__Document__:
* start *
Labels are not given for multiclass classification problem
-
06-12-2019 - |
Question
I have probably a weird question. If you are dealing with a multiclass classification problem, do you always have already determined target output/labels?
I have e.g. a huge data set with a lot of features about different city areas (population, population density, number of services, banks and so on). I want to classify objects (houses, buildings) in these city areas based on these features, whether they are near the city center or not, let's say I want to have 3-5 labels at the end. But I don't know myself yet, how should I determine these labels. Is there a specific approach to solve this? Had anyone a similar problem? Please advise
P.S. Earlier I calculated the distance between some object (e.g. house) and city center point (based on latitude&longitude). And based on distances I generated labels. But this approach is not universal when we have different cities of different sizes.
P.P.S. Do I have to follow probably unsupervised learning methods? Do clustering and find the clusters. Then analyze the clusters to give meanings to those identified clusters. And then solve the problem as a multiclass classification problem?
Solution
Your problem is associated to "unsupervised" learning in machine learning. You do not have a data set that has training data - meaning that data points with correctly specified labels are not known yet.
You can try different approaches to group/label your data set using the given features. You probably have to check by yourself if your model is "auto"-labeling your data correctly.
- Clustering (k-Means)
- Decision Trees
- Auto-Encoding with NNs
* end *
__Data supplied__:
* start *
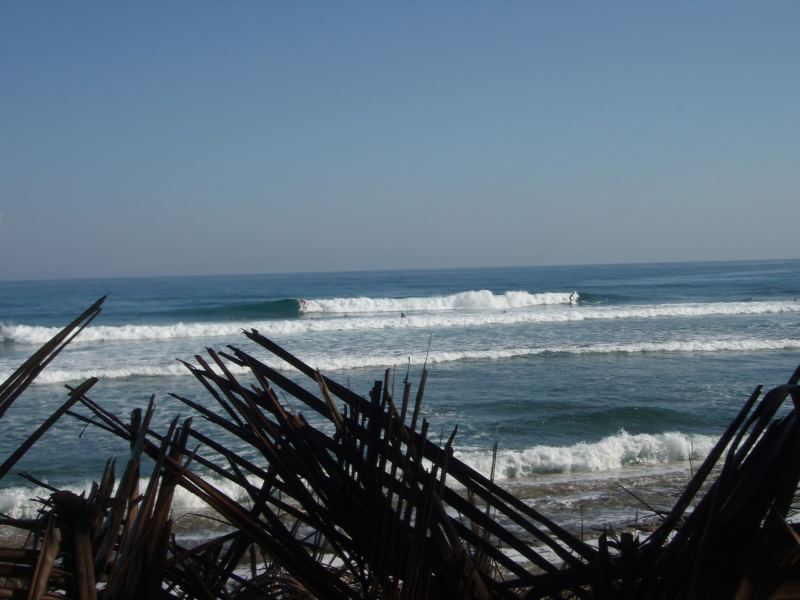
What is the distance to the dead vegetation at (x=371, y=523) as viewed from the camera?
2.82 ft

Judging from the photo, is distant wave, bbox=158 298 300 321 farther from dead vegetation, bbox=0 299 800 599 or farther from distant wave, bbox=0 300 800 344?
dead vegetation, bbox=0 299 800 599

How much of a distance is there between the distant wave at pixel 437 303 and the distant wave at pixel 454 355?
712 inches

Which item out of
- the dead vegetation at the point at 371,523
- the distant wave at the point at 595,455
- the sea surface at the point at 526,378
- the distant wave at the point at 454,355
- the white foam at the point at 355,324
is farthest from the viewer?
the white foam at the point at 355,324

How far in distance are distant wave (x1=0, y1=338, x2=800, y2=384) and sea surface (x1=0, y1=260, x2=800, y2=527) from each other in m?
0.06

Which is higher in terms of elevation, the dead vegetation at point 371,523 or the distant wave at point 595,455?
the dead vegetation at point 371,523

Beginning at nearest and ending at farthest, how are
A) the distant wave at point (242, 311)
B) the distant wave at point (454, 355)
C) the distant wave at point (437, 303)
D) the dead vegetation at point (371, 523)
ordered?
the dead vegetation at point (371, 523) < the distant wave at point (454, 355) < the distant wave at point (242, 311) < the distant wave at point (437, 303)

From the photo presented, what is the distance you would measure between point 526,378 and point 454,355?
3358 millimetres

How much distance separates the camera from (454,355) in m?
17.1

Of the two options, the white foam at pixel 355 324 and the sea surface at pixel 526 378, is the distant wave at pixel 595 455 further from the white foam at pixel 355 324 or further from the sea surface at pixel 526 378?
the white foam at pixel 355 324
* end *
Extract the part of the thread starting at "I have e.g." and ending at "of different sizes.". The listing has nothing to do with the thread.

I have e.g. a huge data set with a lot of features about different city areas (population, population density, number of services, banks and so on). I want to classify objects (houses, buildings) in these city areas based on these features, whether they are near the city center or not, let's say I want to have 3-5 labels at the end. But I don't know myself yet, how should I determine these labels. Is there a specific approach to solve this? Had anyone a similar problem? Please advise
P.S. Earlier I calculated the distance between some object (e.g. house) and city center point (based on latitude&longitude). And based on distances I generated labels. But this approach is not universal when we have different cities of different sizes.